Restore an entire VMware vSphere VM.
AI agents invoke EntireVmRestoreVmware to trigger actions in Veeam VBR v13 MCP Server. What it does depends on the arguments the agent supplies, and its effects often reach beyond the immediate call — builds kicked off, notifications sent, workflows started.
Restoring an entire VM is an execution-level operation that triggers a full infrastructure recovery process — provisioning, overwriting, or recreating a VM in the vSphere environment. It has significant blast radius: it can overwrite existing VM state or spin up new instances, and the effects depend on arguments (target host, restore point, overwrite settings).
From the tool's definition Restore an entire VMware vSphere VM
Risk signalsBulk/mass operation — affects multiple targets
Attacks that exploit this kind of access
Restore an entire VMware vSphere VM. It is categorised as a Execute tool in the Veeam VBR v13 MCP Server MCP Server, which means it can trigger actions or run processes. Use rate limits and argument validation.
Register the Veeam VBR v13 MCP Server MCP server in PolicyLayer and add a rule for EntireVmRestoreVmware: allow, deny, rate-limit, or require approval. Point your MCP client at the PolicyLayer proxy URL and the rule is enforced on every call, before it reaches Veeam VBR v13 MCP Server. Nothing to install.

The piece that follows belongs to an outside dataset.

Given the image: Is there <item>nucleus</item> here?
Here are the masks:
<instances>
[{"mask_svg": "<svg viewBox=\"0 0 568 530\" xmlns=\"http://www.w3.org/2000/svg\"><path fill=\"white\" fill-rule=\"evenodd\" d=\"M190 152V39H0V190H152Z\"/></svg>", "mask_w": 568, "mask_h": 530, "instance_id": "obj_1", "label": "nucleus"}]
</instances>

EntireVmRestoreVmware is a Execute tool with high risk. Execute tools should be rate-limited and have argument validation enabled.
Yes. Add a rate_limit block to the EntireVmRestoreVmware rule in your PolicyLayer policy. For example, setting max: 10 and window: 60 limits the tool to 10 calls per minute. Rate limits are tracked per agent session and reset automatically.
Set action: deny in the PolicyLayer policy for EntireVmRestoreVmware. The AI agent will receive a policy violation error and cannot call the tool. You can also include a reason field to explain why the tool is blocked.
EntireVmRestoreVmware is provided by the Veeam VBR v13 MCP Server MCP server (kid-boy/veeam-mcp-13). PolicyLayer sits as a proxy in front of this server to enforce policies before tool calls reach the server.
Every MCP server has a record like this.
Type a name, get the same breakdown: verified identity, auth posture, risk grade, capabilities, recommended policy.